Computational Modeling and Simulation of the Cardiovascular System

Daniel Balzani, Technical University Dresden
Boyce Griffith, University of North Carolina at Chapel Hill
Gerhard Holzapfel, Graz University of Technology
William Klug, University of California Los Angeles
Alison Marsden, University of California San Diego
 
 

Advances in modeling and simulation of the cardiovascular system enable improvements in our understanding of cardiovascular mechanics and mechanobiology.  They also provide novel approaches to optimize medical device design, patient risk stratification, and surgical planning that are increasingly relevant to clinical practice.  The goal of this minisymposium is to bring together researchers working to develop computational methods for the analysis of the cardiovascular csystem in health and disease with experimental and clinicalvresearchers in these areas and thereby foster multidisciplinary interaction and collaboration.
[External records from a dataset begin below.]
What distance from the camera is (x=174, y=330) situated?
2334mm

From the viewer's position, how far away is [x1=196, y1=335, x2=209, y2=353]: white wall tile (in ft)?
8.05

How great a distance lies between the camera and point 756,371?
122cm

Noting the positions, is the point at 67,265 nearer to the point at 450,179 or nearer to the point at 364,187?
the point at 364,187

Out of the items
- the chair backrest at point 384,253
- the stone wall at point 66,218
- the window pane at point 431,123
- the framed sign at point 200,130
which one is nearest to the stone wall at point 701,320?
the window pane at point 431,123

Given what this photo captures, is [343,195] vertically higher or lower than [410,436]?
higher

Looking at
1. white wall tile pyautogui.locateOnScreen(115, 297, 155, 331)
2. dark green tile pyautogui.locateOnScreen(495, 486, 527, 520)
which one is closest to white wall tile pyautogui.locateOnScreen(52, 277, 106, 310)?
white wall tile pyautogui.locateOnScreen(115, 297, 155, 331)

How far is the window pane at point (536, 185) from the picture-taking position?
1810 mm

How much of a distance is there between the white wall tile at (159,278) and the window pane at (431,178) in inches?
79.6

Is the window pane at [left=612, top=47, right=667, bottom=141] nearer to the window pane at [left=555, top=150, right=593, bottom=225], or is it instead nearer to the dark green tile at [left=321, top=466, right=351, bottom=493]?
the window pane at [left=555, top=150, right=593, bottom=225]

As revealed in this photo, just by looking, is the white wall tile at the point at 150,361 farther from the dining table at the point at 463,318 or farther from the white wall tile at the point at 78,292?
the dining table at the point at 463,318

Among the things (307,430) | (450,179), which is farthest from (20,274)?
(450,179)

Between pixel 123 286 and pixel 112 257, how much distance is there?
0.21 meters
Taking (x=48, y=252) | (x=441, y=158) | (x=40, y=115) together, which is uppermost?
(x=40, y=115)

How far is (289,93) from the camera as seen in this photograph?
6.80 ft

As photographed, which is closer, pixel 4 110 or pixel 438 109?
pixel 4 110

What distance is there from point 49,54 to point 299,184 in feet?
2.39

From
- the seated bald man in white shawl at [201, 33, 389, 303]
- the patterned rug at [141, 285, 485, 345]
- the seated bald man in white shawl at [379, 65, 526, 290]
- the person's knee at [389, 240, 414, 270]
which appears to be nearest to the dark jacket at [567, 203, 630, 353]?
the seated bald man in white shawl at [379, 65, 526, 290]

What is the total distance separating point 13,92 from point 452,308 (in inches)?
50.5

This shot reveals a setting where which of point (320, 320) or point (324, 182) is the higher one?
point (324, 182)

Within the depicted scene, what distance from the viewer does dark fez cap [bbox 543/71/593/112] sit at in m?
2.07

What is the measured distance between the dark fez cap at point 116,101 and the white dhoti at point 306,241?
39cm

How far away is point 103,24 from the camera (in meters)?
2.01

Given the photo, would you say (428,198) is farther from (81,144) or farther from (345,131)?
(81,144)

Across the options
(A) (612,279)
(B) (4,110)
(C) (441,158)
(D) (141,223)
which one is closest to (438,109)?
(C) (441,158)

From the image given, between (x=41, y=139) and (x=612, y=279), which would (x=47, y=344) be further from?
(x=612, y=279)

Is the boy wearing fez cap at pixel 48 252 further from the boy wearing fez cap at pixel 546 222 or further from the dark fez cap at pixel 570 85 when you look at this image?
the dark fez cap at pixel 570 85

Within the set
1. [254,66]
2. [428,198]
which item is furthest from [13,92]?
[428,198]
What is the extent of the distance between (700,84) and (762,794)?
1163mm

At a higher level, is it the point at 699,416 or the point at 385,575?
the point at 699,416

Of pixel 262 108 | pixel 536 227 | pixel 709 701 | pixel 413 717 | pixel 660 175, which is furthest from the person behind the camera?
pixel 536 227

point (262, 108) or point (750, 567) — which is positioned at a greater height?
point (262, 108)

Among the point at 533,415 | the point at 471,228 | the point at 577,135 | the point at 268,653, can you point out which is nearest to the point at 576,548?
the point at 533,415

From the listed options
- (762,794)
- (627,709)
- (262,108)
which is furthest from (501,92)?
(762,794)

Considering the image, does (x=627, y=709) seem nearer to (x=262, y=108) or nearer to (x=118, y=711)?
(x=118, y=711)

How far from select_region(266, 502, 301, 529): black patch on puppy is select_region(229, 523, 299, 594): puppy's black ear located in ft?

Contributions are invited that present recent advances in a broad range of topics, including:


- cardiovascular fluid/solid mechanics and fluid-structure interaction;

- constitutive models of cardiovascular tissues in health and disease, and their algorithmic implementation;

- computational methods to simulate interventional treatments, such as angioplasty with stenting, inserting a stent graft balloon catheter, or the deployment of transcatheter valve prostheses;

- computational models for aortic pathologies, including aneurysms and dissections;

- multiscale modeling approaches that bridge the scales from the sub-cellular level to the tissue level;

- modeling of multiphysics processes associated with, e.g., growth, remodeling, and degeneration;

- optimization methods for the identification of material properties;

- image processing methods for the construction of three-dimensional anatomical geometries;

- experimental methods for in vitro and in vivo measurements; and

- approaches to uncertainty quantification.